### To do
Each entry should be duplicated verbatim; its pictures should not be.

= = =

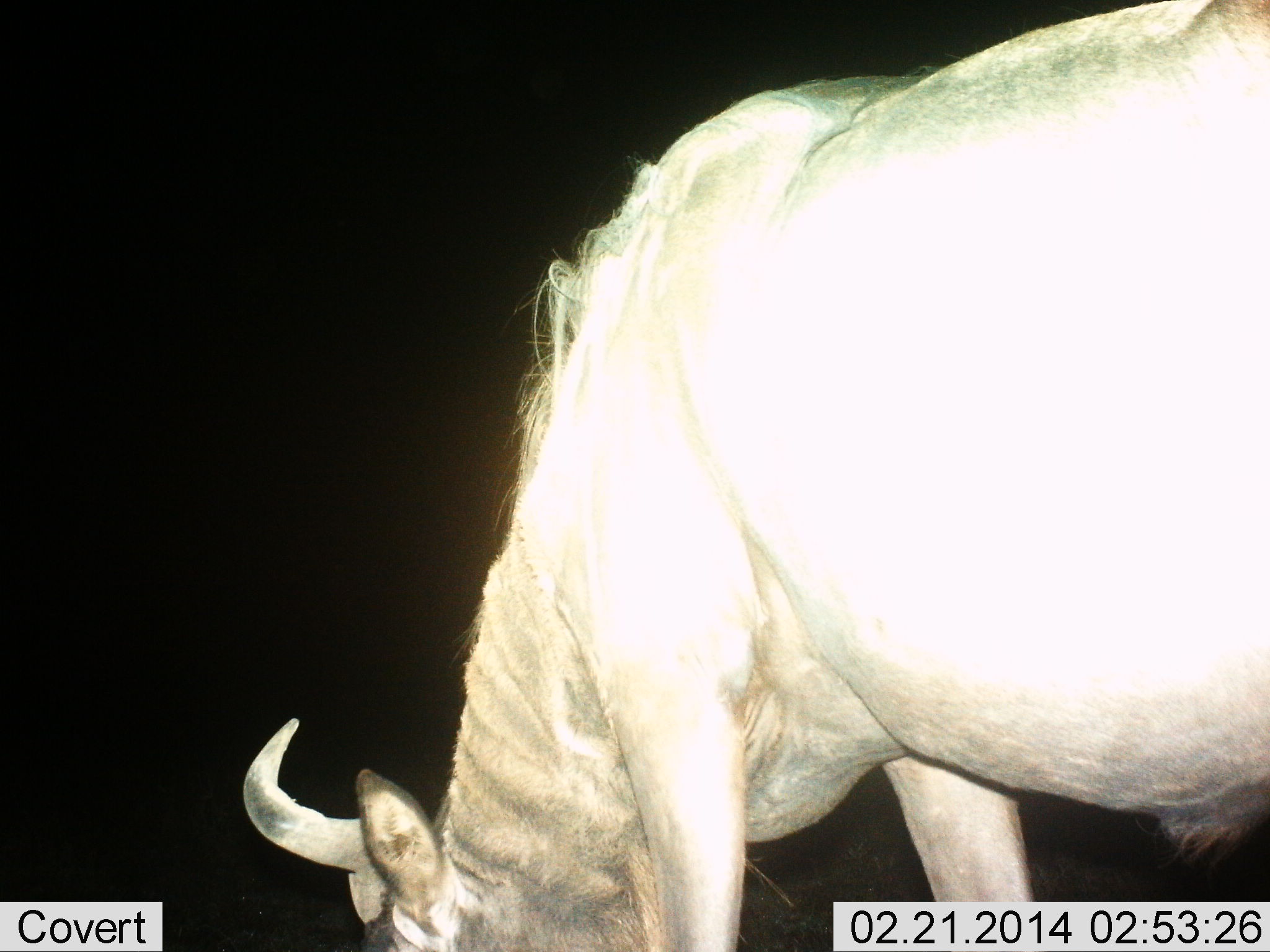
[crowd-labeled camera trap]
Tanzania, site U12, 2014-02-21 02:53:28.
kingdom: Animalia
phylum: Chordata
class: Mammalia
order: Artiodactyla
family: Bovidae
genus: Connochaetes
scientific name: Connochaetes taurinus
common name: blue wildebeest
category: wildebeest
Wildebeest (blue wildebeest) (Connochaetes taurinus), count 1. Behavior (volunteer vote fractions): standing 10%, resting 0%, moving 0%, interacting 0%. Young present (vote fraction): 0%. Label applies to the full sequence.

= = =

### Reply to the task
[crowd-labeled camera trap]
Tanzania, site U12, 2014-02-21 02:53:28.
kingdom: Animalia
phylum: Chordata
class: Mammalia
order: Artiodactyla
family: Bovidae
genus: Connochaetes
scientific name: Connochaetes taurinus
common name: blue wildebeest
category: wildebeest
Wildebeest (blue wildebeest) (Connochaetes taurinus), count 1. Behavior (volunteer vote fractions): standing 10%, resting 0%, moving 0%, interacting 0%. Young present (vote fraction): 0%. Label applies to the full sequence.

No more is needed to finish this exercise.